A dystopian tomorrow is under investigation in “Through a Veil Darkly,” a timely story that taps into our secret fears and hidden biases. Kathleen shows us how a tense political climate can evolve into an environment where even murder can be justified and patriotic.

THROUGH A VEIL DARKLY

It’s time to kill my husband. Izaan Bekkar. The forty-eighth president of the United States.

I suppose assassination is the correct term. No matter. It’s my responsibility. Once done, I’ll be a hero. Go figure. Only in America, where killing for religious reasons is deemed sacrilegious. Hypocrites, every damn one of them.

I’m alone now, sitting in my room. Outside, trees bare as brooms claw at my window, just as Izaan’s deception scrapes at my raw conscience. A winter wind rattles the thick pane of glass. My only comfort comes from thoughts of retribution and the monotonous drip…drip…drip of a leaky faucet. I’ve listened to that torturous sound ever since Izaan locked me up. It’s all I have for entertainment. I’ve noticed that its pitch is different at night-more baritone-than in the afternoon, when the water sings like a soprano.

Interesting what we notice when alone.

A digital clock reads 4:49 a.m.

Eleven minutes before the morning call to prayer. Five hours and eleven minutes before my meeting with Dr. Truman North. Fourteen hours and eleven minutes until lights out and another sleepless night.

There are people, like the self-righteous Dr.
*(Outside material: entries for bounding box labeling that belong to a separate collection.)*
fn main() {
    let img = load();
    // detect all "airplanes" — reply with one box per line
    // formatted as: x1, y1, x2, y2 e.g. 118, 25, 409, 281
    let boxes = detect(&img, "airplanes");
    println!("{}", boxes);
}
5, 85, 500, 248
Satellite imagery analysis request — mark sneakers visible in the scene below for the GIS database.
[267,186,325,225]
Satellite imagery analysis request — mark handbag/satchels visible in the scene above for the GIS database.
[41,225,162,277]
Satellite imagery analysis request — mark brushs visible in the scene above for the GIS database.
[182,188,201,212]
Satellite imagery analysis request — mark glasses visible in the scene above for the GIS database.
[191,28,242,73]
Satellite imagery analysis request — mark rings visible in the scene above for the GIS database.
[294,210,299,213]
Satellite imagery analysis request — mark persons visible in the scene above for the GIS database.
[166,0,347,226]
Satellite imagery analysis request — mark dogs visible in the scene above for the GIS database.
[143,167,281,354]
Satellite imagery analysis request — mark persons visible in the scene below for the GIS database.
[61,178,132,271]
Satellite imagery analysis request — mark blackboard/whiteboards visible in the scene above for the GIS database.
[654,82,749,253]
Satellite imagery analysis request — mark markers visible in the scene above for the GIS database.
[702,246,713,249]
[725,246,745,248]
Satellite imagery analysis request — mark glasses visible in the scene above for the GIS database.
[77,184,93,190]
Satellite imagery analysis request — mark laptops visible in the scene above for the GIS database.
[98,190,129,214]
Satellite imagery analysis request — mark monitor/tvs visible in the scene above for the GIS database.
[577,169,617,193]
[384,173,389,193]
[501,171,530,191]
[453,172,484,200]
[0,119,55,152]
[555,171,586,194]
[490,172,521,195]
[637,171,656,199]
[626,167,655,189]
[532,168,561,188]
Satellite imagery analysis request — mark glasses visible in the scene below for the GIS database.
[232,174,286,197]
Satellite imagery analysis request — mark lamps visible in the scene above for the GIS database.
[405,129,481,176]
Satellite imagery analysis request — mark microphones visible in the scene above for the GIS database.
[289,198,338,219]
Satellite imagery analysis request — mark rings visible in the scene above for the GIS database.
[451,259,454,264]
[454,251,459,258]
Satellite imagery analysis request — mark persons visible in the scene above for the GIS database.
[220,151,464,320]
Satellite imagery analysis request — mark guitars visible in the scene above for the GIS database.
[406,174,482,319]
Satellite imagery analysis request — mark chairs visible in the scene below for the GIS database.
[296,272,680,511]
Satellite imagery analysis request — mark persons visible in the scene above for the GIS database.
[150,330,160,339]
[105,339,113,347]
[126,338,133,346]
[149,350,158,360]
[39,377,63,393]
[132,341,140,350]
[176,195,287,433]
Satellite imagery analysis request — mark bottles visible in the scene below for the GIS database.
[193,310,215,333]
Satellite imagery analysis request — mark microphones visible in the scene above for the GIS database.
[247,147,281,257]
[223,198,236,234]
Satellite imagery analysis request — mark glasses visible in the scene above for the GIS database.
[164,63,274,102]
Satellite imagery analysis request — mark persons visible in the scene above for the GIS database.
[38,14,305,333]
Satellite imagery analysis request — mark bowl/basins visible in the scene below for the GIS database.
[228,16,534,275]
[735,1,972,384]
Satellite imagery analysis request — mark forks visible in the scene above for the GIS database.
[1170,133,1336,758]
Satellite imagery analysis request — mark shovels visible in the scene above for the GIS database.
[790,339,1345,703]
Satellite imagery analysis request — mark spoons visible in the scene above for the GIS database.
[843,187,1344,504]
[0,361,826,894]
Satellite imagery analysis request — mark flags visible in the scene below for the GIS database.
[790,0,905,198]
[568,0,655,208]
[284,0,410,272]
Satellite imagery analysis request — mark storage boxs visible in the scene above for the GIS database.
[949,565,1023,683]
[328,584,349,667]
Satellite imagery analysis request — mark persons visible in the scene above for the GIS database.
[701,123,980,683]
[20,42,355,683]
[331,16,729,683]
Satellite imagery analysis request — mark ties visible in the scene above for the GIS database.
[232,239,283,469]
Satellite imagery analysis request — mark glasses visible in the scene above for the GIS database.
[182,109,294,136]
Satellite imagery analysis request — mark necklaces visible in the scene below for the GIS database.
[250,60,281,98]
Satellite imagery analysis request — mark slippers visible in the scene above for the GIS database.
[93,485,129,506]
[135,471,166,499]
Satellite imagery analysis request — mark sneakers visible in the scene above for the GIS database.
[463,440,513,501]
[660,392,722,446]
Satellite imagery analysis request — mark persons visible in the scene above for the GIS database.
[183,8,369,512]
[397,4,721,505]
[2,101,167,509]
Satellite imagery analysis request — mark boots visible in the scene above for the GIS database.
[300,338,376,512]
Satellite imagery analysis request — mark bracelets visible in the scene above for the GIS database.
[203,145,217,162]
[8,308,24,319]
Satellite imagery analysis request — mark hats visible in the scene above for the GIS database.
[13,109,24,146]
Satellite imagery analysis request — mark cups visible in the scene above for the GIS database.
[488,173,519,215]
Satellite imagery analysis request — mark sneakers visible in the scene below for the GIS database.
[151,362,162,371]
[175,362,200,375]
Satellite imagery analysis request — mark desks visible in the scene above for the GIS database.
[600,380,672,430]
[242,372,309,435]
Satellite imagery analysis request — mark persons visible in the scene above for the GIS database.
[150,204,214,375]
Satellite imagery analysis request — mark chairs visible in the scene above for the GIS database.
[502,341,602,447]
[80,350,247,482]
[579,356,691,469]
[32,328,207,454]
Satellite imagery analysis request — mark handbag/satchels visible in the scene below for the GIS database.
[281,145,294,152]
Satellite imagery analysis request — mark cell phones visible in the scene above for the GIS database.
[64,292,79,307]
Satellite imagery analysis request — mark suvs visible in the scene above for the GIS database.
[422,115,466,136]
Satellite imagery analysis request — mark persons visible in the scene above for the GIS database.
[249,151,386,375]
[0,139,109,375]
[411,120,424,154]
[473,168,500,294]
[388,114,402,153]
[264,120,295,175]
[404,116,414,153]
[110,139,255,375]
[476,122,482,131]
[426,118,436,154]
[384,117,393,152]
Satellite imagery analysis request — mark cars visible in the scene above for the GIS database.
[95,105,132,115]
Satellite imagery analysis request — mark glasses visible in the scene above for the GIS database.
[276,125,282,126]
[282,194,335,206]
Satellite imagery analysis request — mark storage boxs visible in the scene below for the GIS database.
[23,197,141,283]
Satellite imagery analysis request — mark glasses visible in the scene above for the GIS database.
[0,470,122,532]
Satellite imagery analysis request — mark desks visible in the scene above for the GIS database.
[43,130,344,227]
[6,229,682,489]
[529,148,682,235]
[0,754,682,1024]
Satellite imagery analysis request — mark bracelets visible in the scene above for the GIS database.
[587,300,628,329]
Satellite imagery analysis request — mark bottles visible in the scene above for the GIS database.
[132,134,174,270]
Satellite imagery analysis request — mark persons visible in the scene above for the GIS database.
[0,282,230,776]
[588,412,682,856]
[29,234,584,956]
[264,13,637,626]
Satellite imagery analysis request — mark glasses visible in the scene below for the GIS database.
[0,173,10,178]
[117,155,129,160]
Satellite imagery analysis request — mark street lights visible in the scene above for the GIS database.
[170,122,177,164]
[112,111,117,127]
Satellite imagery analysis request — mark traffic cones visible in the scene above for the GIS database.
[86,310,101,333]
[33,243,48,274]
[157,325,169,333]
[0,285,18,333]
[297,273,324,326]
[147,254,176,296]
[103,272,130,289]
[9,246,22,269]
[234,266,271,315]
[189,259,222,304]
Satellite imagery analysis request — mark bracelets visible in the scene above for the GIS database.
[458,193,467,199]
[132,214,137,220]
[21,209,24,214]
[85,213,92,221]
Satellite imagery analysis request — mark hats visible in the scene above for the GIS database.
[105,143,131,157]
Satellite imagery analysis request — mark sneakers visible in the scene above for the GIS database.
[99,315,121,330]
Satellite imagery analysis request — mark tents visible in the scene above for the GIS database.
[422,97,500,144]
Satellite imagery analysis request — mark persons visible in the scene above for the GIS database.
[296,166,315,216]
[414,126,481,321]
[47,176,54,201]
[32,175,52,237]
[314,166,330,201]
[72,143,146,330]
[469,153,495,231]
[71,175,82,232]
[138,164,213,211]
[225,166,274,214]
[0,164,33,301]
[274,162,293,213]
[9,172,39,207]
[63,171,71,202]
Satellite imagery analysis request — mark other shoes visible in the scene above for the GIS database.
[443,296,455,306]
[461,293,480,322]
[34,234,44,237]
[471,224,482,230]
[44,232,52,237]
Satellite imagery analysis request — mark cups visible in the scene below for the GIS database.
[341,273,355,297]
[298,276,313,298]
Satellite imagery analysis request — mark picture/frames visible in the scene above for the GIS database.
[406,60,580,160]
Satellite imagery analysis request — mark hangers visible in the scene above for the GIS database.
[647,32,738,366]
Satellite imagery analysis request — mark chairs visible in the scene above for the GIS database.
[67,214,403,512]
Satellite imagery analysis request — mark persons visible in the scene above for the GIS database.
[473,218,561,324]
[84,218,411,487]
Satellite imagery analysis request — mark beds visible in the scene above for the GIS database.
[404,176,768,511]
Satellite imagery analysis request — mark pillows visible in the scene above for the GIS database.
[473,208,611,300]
North, who want me to accept their version of my predicament. But I silently refuse, and play along. I’ll do anything to guarantee my release from this hell.

The key is the burqa.

My life didn’t start in a burqa.

But it may end in one.


I stood backstage, listening, wearing a navy St. John suit that Izaan bought for me.

“America is on the brink of destruction,” Izaan boomed to a packed auditorium.

Network and cable news cameras focused on his keen blue eyes and crisp, angular features. “Global warming. Oil dependence. Nuclear war. America needs leadership she can believe in.”

Izaan ran his life and his campaign on high-octane fear. Constituents guzzled his message. When he swerved for emphasis, they leaned into his turn. He’d brake for effect, and they’d relax. He’d race his cadence, their hearts seemed to pound.

“That’s why, at your insistence, I’m announcing my candidacy for president of the United States.”

The crowd roared their approval.

He beamed, pausing for effect, his ego swelling from their admiration. Like a snake charmer he wooed them, just as he’d wooed me years before.

After a few moments, the crowd calmed.

“It gives me great pleasure to introduce you to the love of my life. My wife. My partner. Sylvia Bekkar.”

I dutifully walked onto the stage and gripped his hand. Strobes flashed. He raised our clasped fingers high in the air. My heart soared at his touch. Gentle and loving. Together we left the stage and greeted constituents at the rope line. Afterward, as I tumbled over the edge of false impressions into a cold reality, staffers swept me out of the way.

“You ooze charisma,” the campaign manager told Izaan, patting him on the back.

I watched as Izaan pushed past him and headed for the campaign bus. And so it went, stop after stop, month after month. Izaan’s poll numbers rose. My spirits fell. Slowly, Izaan’s mask of confident composure shattered under the pressure. Nervous glances over his shoulder escalated once we were issued Secret Service.

“Get them away from me,” he ordered, pointing at the agents posted outside the campaign bus. “I don’t need government spies watching my every move.”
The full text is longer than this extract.